= DIRECTIONS =
Gather every line in the rows below that contains the string "light", matching case exactly.

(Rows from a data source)
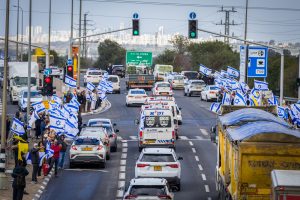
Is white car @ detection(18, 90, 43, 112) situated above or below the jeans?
above

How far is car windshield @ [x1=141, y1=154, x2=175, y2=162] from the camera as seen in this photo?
34.2m

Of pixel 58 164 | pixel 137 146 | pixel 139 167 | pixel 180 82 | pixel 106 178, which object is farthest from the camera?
pixel 180 82

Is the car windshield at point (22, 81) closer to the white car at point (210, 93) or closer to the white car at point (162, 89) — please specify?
the white car at point (162, 89)

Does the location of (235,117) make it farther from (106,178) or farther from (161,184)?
(106,178)

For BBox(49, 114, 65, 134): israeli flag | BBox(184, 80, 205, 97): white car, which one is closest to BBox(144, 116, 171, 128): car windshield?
BBox(49, 114, 65, 134): israeli flag

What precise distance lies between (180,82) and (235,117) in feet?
234

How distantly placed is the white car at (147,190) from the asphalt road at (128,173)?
567 cm

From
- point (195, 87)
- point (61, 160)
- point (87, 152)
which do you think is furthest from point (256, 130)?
point (195, 87)

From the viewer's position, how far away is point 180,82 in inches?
4011

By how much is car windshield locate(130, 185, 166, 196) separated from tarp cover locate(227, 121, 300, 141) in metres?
2.47

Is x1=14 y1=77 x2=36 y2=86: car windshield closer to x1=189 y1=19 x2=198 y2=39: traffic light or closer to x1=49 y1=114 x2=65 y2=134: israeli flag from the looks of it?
x1=189 y1=19 x2=198 y2=39: traffic light

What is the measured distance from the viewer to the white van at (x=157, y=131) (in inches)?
1813

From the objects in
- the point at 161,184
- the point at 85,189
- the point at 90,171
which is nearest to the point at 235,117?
the point at 161,184

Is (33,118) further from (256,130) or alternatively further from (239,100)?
(256,130)
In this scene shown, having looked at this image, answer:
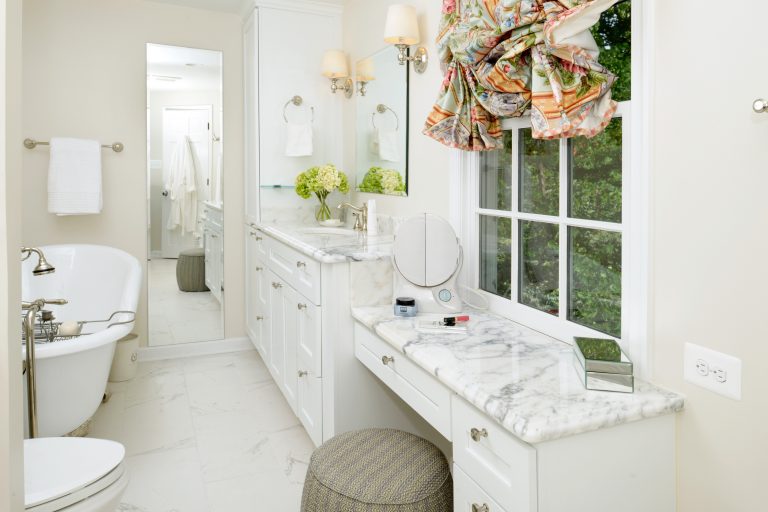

= RESPONSE TO THE EXERCISE =
Is x1=14 y1=77 x2=36 y2=86: car windshield closer to x1=189 y1=19 x2=198 y2=39: traffic light or closer to x1=49 y1=114 x2=65 y2=134: israeli flag from the looks of it?
x1=189 y1=19 x2=198 y2=39: traffic light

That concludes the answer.